Labour-force participation on the rise in euro area – United States trending in opposite direction
Labour is one of the key components of economic growth, alongside capital formation and productivity. Labour supply in the euro area has been supported by a slight uplift in labour-force participation since the financial crisis. This is measured by the labour force participation rate, defined as the total number of employed and unemployed persons relative to the same-age population. By contrast, in the United States labour participation has declined notably. Because the participation rate declines as the population ages, demographic change has eroded the participation rates of both regions. In the euro area, however, increased participation especially among 50–64-year-olds has successfully offset the negative impact of population ageing on the participation rate. Yet what remains troubling is that the labour market participation of young people has declined in both regions.

Euro area labour-force participation has caught up with the United States
The observed decline in the labour force participation rate in the United States has proved unusual compared with previous recessions. According to Fernald et al. (2017), the declining participation rate combined with weak productivity growth is one of the foremost factors behind the United States’ slow recovery from the crisis.[1] If the financial crisis turns out to have pushed a large share of the population permanently outside the labour force, it will have long-term repercussions on economic growth.
The contrasting development in terms of labour-force participation is similarly reflected in the regions’ unemployment (Charts 2 and 3). In the euro area, a growing number of the population has actively engaged in the labour market, which explains the persistently high unemployment even though employment development after the financial crisis has been stronger than in the United States. Thus, in the euro area about 6% of the population aged 15 years and above are unemployed. By contrast, in the United States the share of the unemployed in the total population has dropped close to the pre-crisis level of 3%, but at the same time the population share outside the labour market has increased by almost 2 percentage points.[2]

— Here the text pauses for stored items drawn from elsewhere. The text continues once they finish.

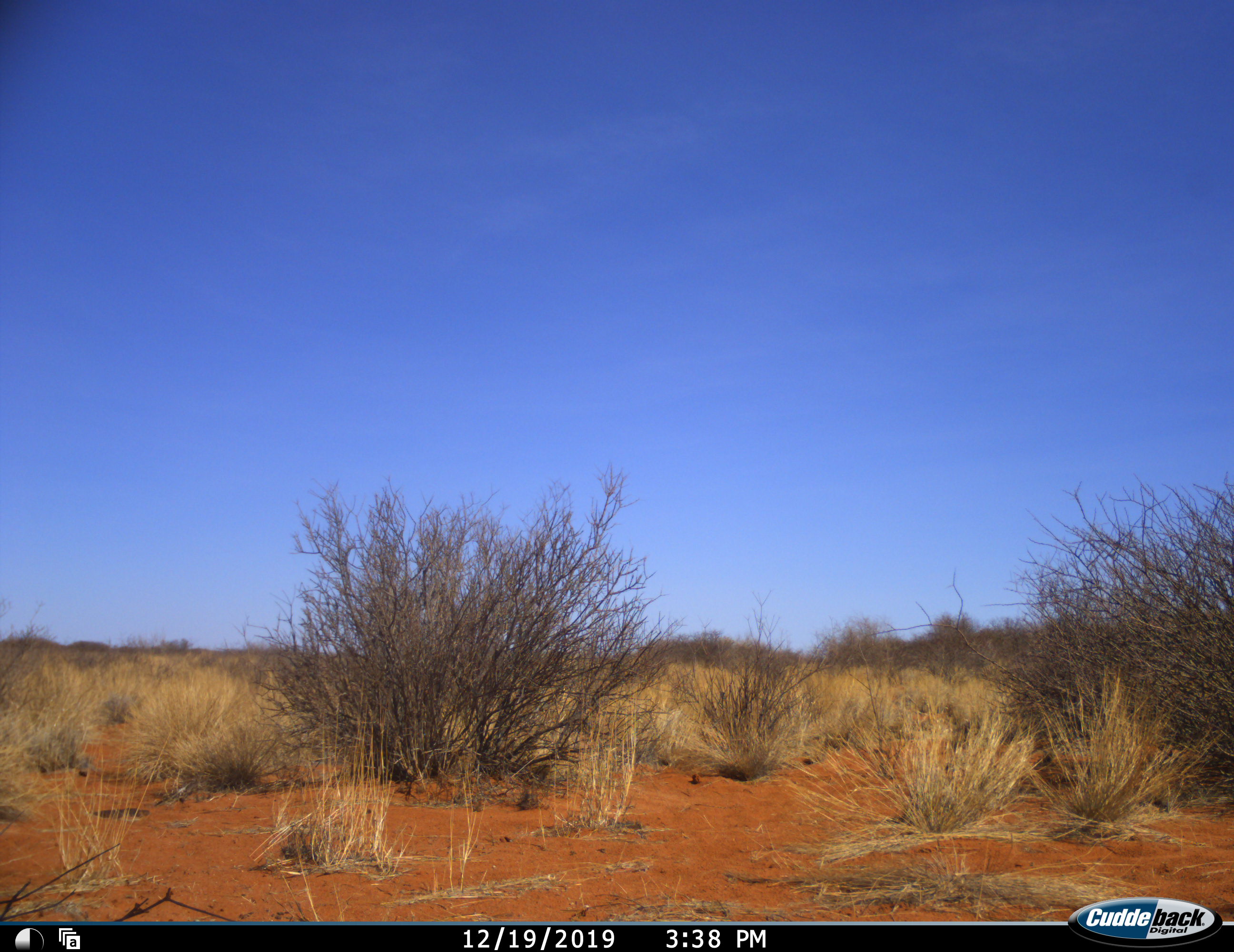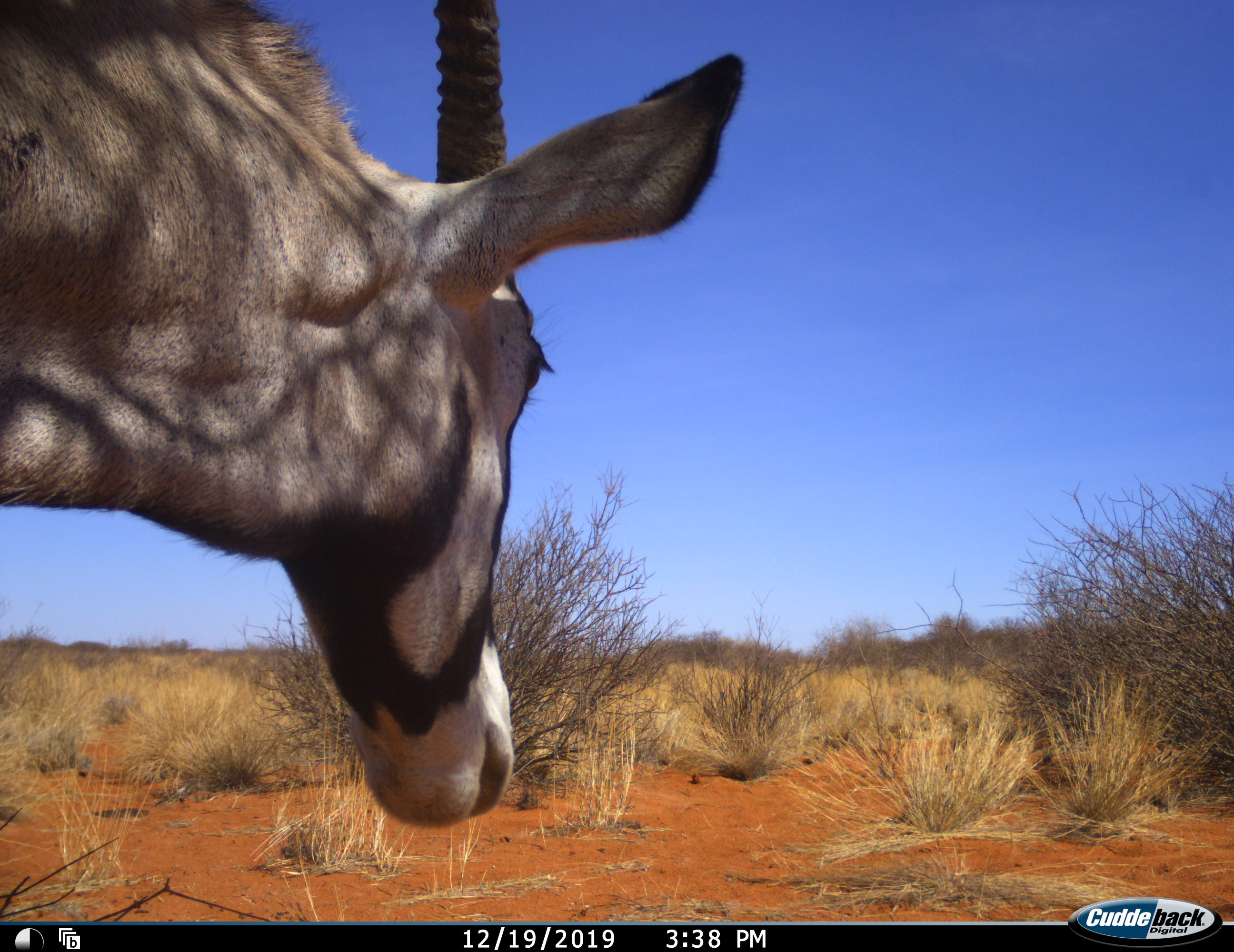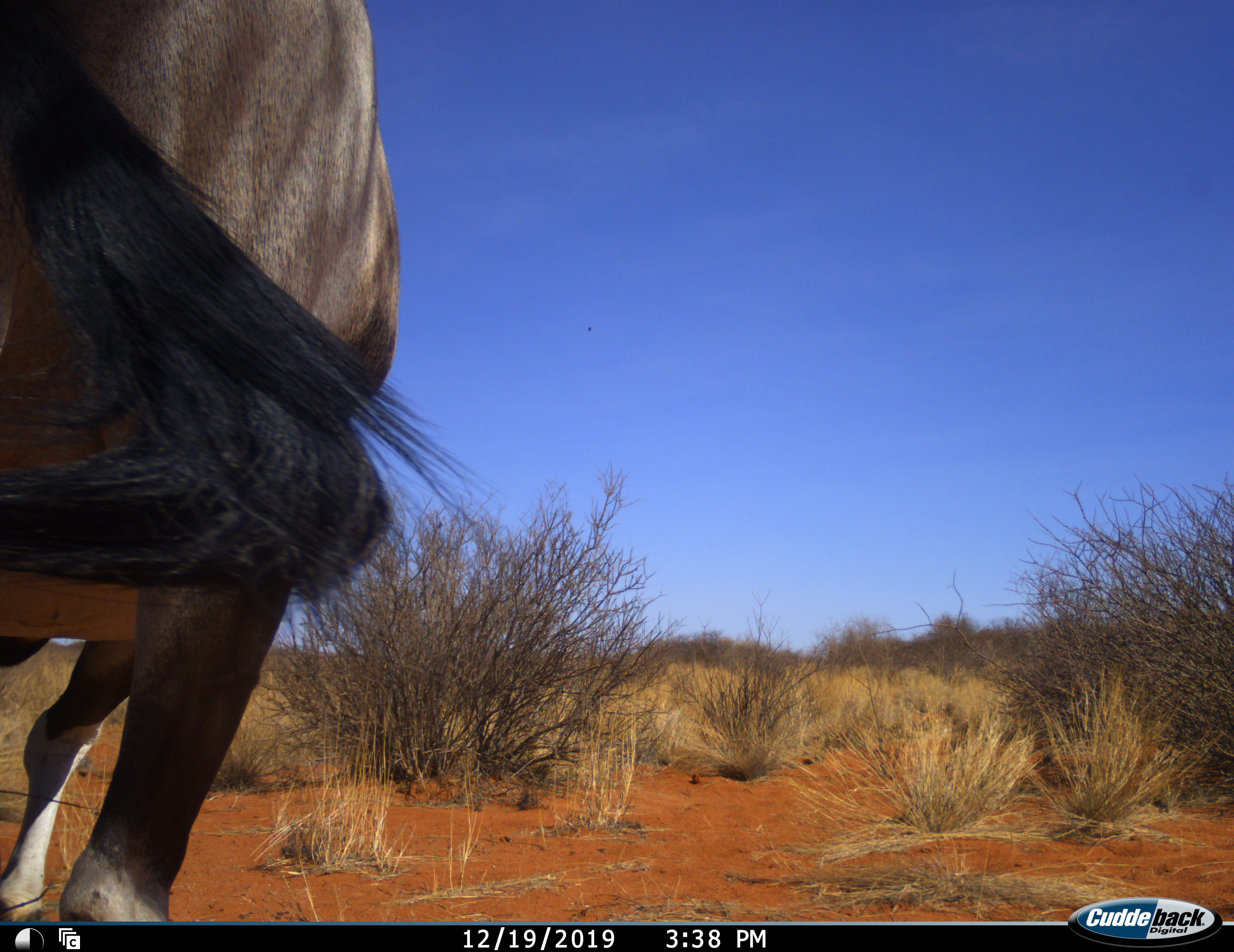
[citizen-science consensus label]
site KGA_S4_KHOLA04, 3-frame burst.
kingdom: Animalia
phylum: Chordata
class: Mammalia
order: Artiodactyla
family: Bovidae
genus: Oryx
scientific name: Oryx gazella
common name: gemsbok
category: oryx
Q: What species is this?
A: Oryx (gemsbok) (Oryx gazella).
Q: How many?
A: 1.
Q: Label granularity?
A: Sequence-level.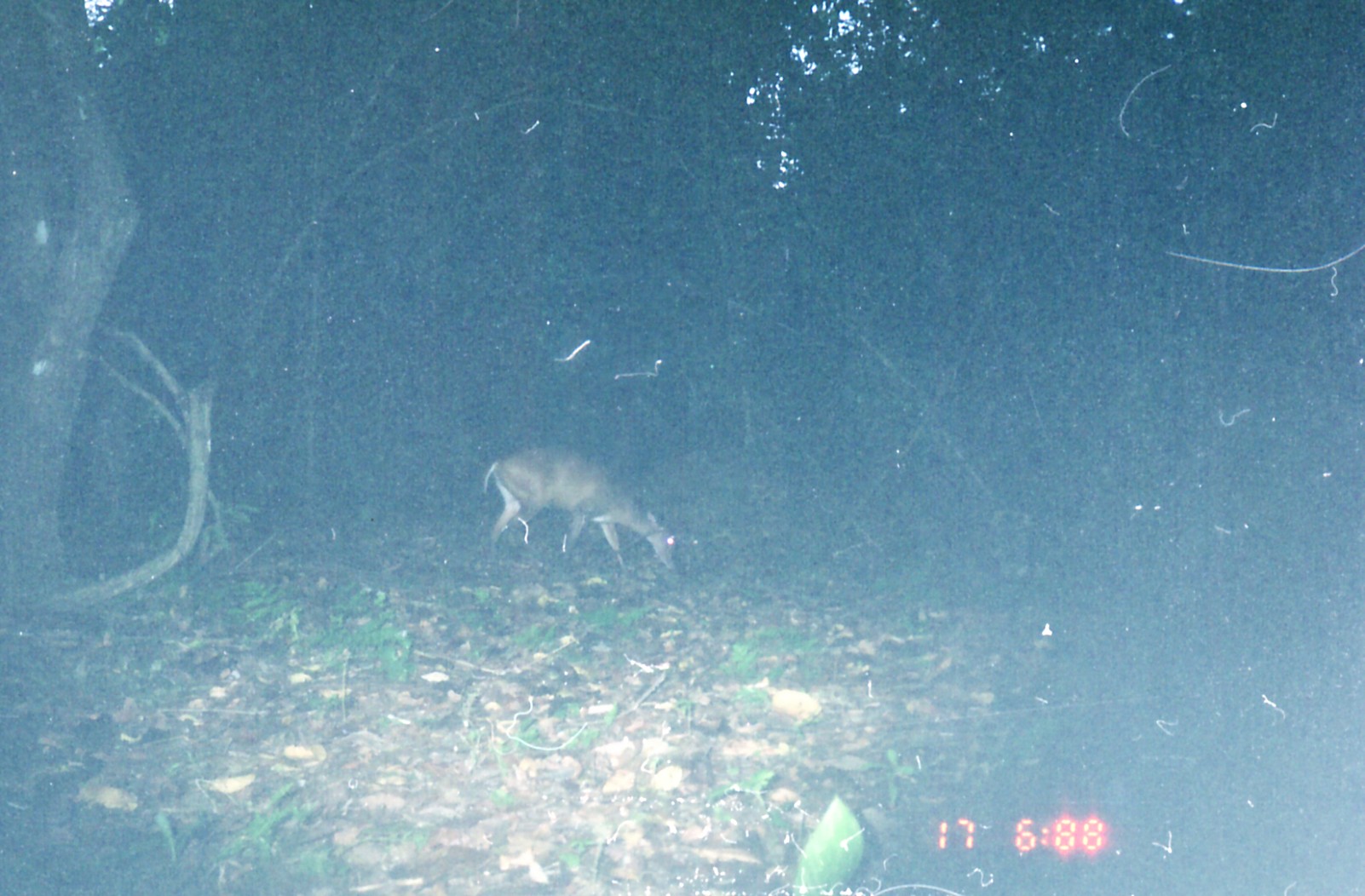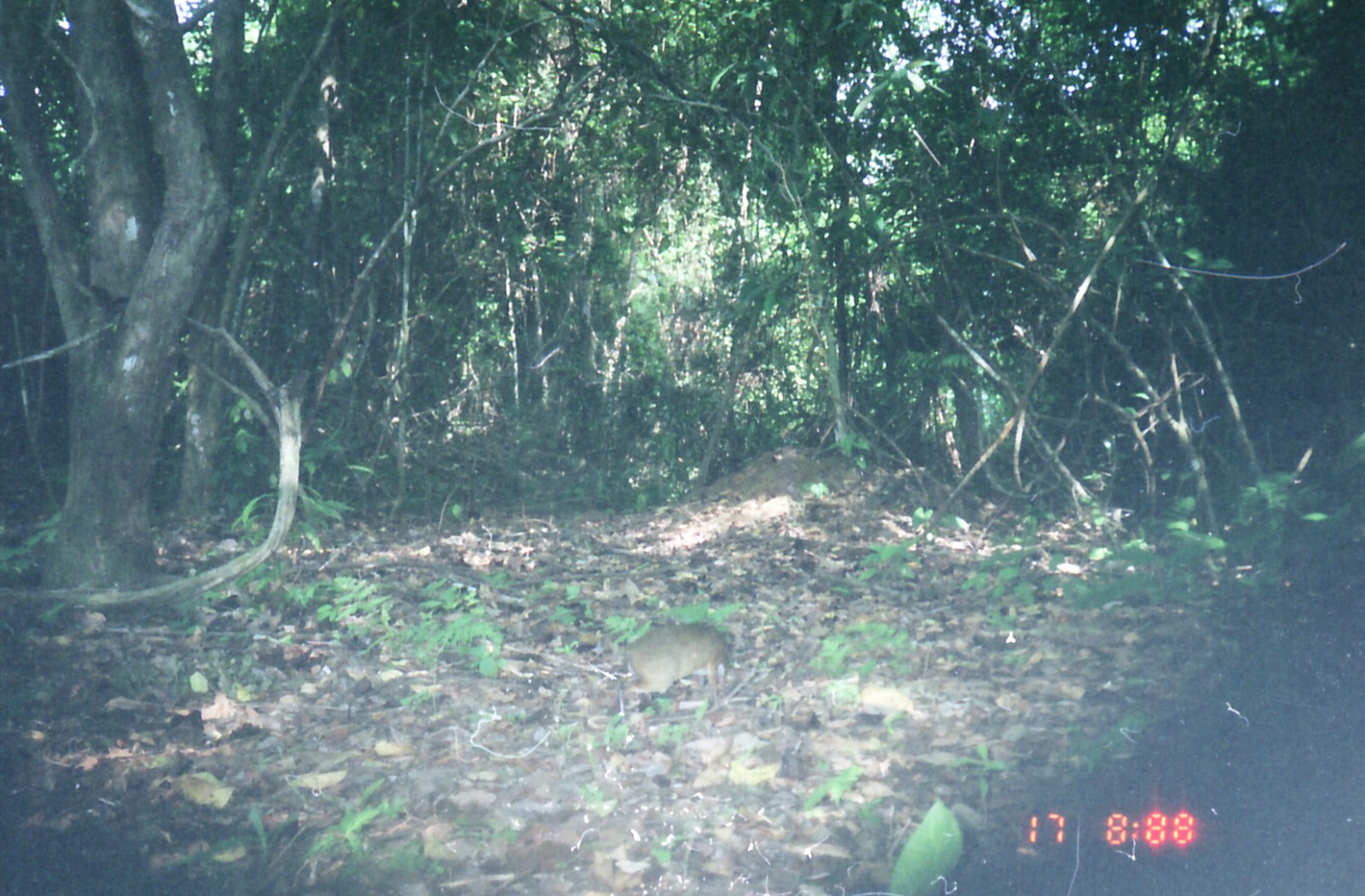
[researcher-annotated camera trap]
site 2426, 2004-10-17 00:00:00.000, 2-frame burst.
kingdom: Animalia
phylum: Chordata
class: Mammalia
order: Artiodactyla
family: Cervidae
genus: Muntiacus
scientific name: Muntiacus muntjak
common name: southern red muntjac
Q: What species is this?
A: Muntiacus muntjak (southern red muntjac).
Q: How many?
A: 1.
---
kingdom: Animalia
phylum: Chordata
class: Mammalia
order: Artiodactyla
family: Tragulidae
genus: Tragulus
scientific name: Tragulus napu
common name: greater oriental chevrotain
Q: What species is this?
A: Tragulus napu (greater oriental chevrotain).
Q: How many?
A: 1.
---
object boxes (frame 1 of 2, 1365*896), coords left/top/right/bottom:
muntiacus muntjak: 480/442/686/577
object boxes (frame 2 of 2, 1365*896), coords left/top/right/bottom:
tragulus napu: 601/621/731/715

Population ageing weighing on labour force participation rates
The participation rate for middle-aged cohorts living in the euro area has not changed significantly compared to what it was before the financial crisis, but youth participation in the labour market has declined. The participation rate for people aged 50–64 has started to rise considerably, increasing by as much as some 10 percentage points. Proposed causes for the higher participation rate for those aged 50–64 include pension system reforms as well as improvement in the overall health and educational levels of the population.[3] In the euro area, the rise in labour-force participation has been especially strong among women aged 50–64. In several age groups participation rates have already reached the levels in the United States. The only exception are people over 65, for which the participation rate in the United States is almost 15 percentage points higher than in the euro area.
Charts 4 and 5 illustrates how population ageing and trends in each specific age group have contributed to the development of the overall participation rate in the euro area and in the United States since the financial crisis. Changes in the age structure have lowered labour-force participation significantly in both regions, mostly due to the negative impact on the labour supply brought by population ageing. In the United States, changes in the age structure have lowered the participation rate by nearly 2.5 percentage points since 2007. In the euro area, the corresponding effect has been about 2 percentage points. Additionally, weaker youth participation in labour markets has eroded the participation rate in both regions by 0.5 percentage points.
Notable differences between the two regions can be observed in the development of the participation rates of middle-aged people and 50–64-year-olds. In the United States, participation has dropped in both age groups, leading to a total decline in the participation rate for the adult population by more than 0.5 percentage points. At the same time, the improved labour participation among 50–64-year-olds in the euro area has increased the participation rate of the total adult population by about 2 percentage points. The improvement has been enough to maintain an almost unchanged labour force participation rate, despite strong headwinds from population ageing.
Attracting young people to the labour market would increase potential output
Similarly, two-thirds of the decline in the participation rate of the United States is accounted for by ageing, whereas the remaining third can be explained by other reasons that have discouraged especially 16–39 year-olds from entering the labour market. What remains troubling is that since the financial crisis, labour-force participation among young people has declined in both regions. Drawing young adults back into the labour market in the euro area and in the United States would raise the potential output of both regions above current estimates.